Relationship between Anxiety, Depression, Somatic Complaints, and Age in Children with Autism and Children with ADH
No study has analyzed internalizing and somatic symptoms and age in large samples of children with autism and ADHD. Mothers rated 1,436 children with autism and 1,056 with ADHD-Combined or ADHD-Inattentive, 2-17 years of age, on 25 Pediatric Behavior Scale internalizing and somatic symptoms.
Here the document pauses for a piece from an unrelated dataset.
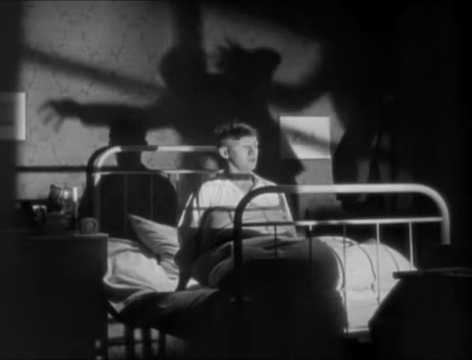 The Blue Angel (1930) 29-11 screenshot.png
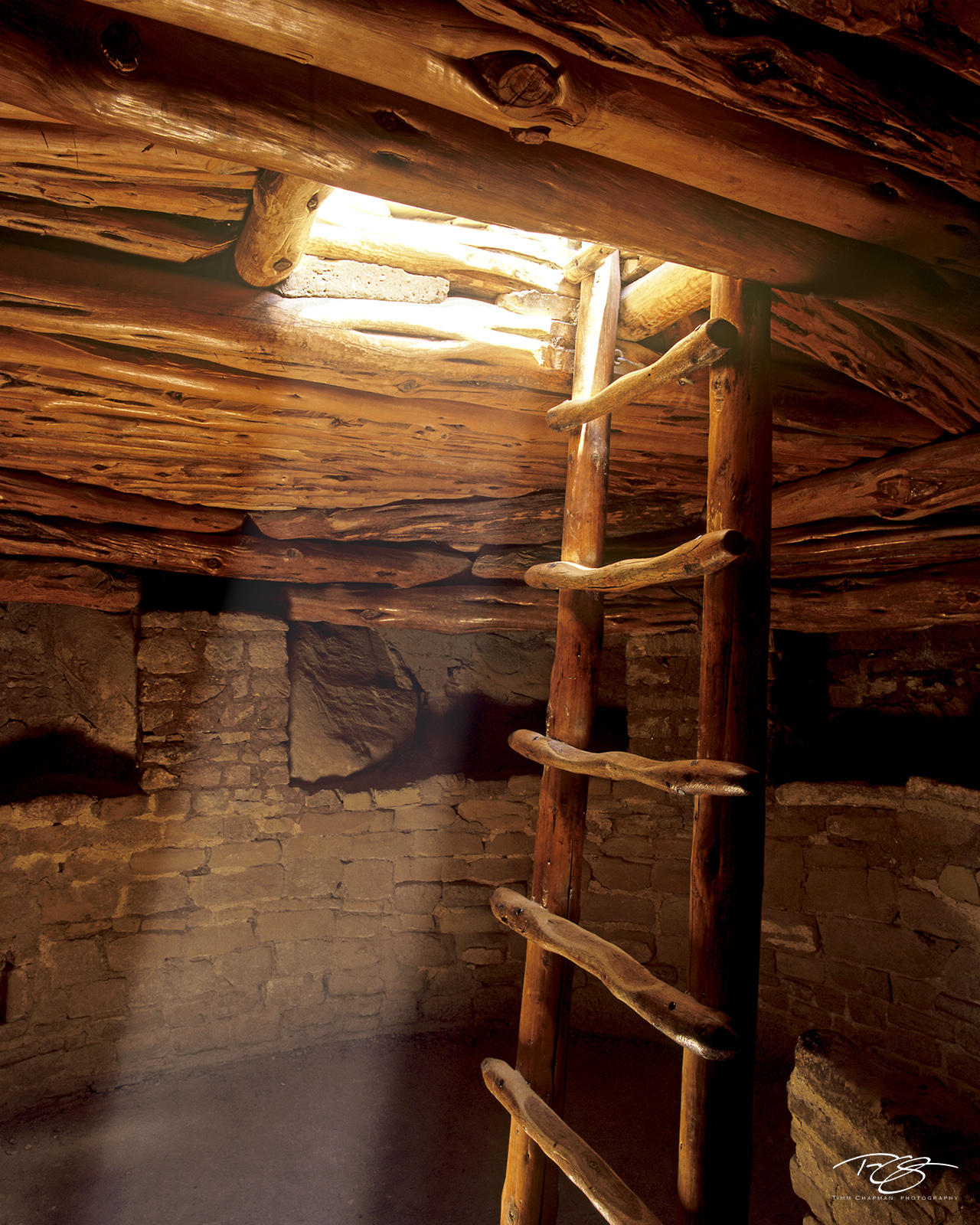 Colorado, Mesa Verde, Spruce Tree House, Kiva, Light Beam, Ladder, Cliff Dwelling, Ceremonial, Anasazi, The Ancient Ones, Ancestral Puebloans, ruins, sacred, navajo, indian, photo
Generalized and separation anxiety scores were significantly higher in autism than in ADHD-C and ADHD-I, social anxiety was higher in autism than in ADHD-C, and feeling sad and depressed was higher in autism than in ADHD-I. Children with ADHD-C and ADHD-I did not differ from each other, except that sleep disturbance was greater in ADHD-C and social anxiety was greater in ADHD-I. Across age groups, generalized anxiety was often or very often a problem for 49% with autism, 29% with ADHD-C, and 26% with ADHD-I. Corresponding percentages for social anxiety were 32%, 15%, and 24%; separation anxiety 40%, 22%, and 21%; and depressed 22%, 15%, and 9%. No symptoms significantly decreased with age, and in all three diagnostic groups, depression, low self-esteem, and somatic complaints increased with age. Generalized anxiety also increased with age in autism. The frequency of clinically significant anxiety and depression was high in all three diagnostic groups (particularly autism) and was overall higher in the 13-17 year age group than at younger ages, indicating that anxiety and depression may increase with age in ADHD and autism, making early diagnosis and treatment critical.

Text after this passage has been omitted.